Because Davis was a former secretary of war, Hayes-Davis wrote to the Department of Defense to see if it was interested in participating in some activity "to educate the public about the real Jefferson Davis." The agency didn't even reply.

Even Mississippi, the state where Davis made his plantation fortune and to which he retired after the war, gave the idea of commemorating Davis a lukewarm reception. A bill to establish a commission "for the purpose of organizing and planning a celebration in recognition of Jefferson Davis' 200th birthday" easily passed the House, only to die in the Senate appropriations committee.

Crowning of ‘Miss Confederacy’
Oh, there will be a "Miss Confederacy" crowned during the June 7-8 festival at the Jefferson Davis State Historic Site in Fairview, Ky., where a 351-foot concrete obelisk stands near the site of Davis' cabin birthplace. But that's an annual event.

The Davis Family Association is holding its reunion May 31 through June 1 at the Rosemont Plantation, Davis' childhood home in Woodville, Miss.
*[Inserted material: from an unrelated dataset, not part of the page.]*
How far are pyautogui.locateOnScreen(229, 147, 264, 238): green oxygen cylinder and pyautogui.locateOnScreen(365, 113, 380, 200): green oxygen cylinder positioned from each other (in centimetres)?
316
And on June 3, Davis' actual birthdate, the family will gather in Biloxi for the rededication of Beauvoir House, the hip-roofed, Gulf-front mansion where Davis spent the last 12 years of his life and which was nearly swept away by Hurricane Katrina in 2005.

Last week, Hayes-Davis stood on the Corinthian-columned portico of the Alabama State Capitol in Montgomery to re-enact the inaugural ceremony with which his ancestor formally severed the Southern states from the federal government he felt had been "perverted from the purposes for which it was ordained."

Taking his place on a six-pointed brass star marker alongside the great-great grandson of Howell Cobb, president of the Provisional Confederate Congress, Hayes-Davis placed his right hand on the Alabama State Bible used in the original swearing-in 147 years earlier. Hayes-Davis did not recite the oath, but simply kissed the Bible as his ancestor did, turned to the crowd and said: "So help me God."

But Davis events are well, a bit anemic — especially compared to the hoopla surrounding the 16th president.

That's to be expected, says William J. Cooper, a professor of history at Louisiana State University and author of "Jefferson Davis, American."

Lincoln "saved the Union. He emancipated the slaves. I mean, he won the war," Cooper says. "Fighting against Lincoln is, you know, fighting against motherhood."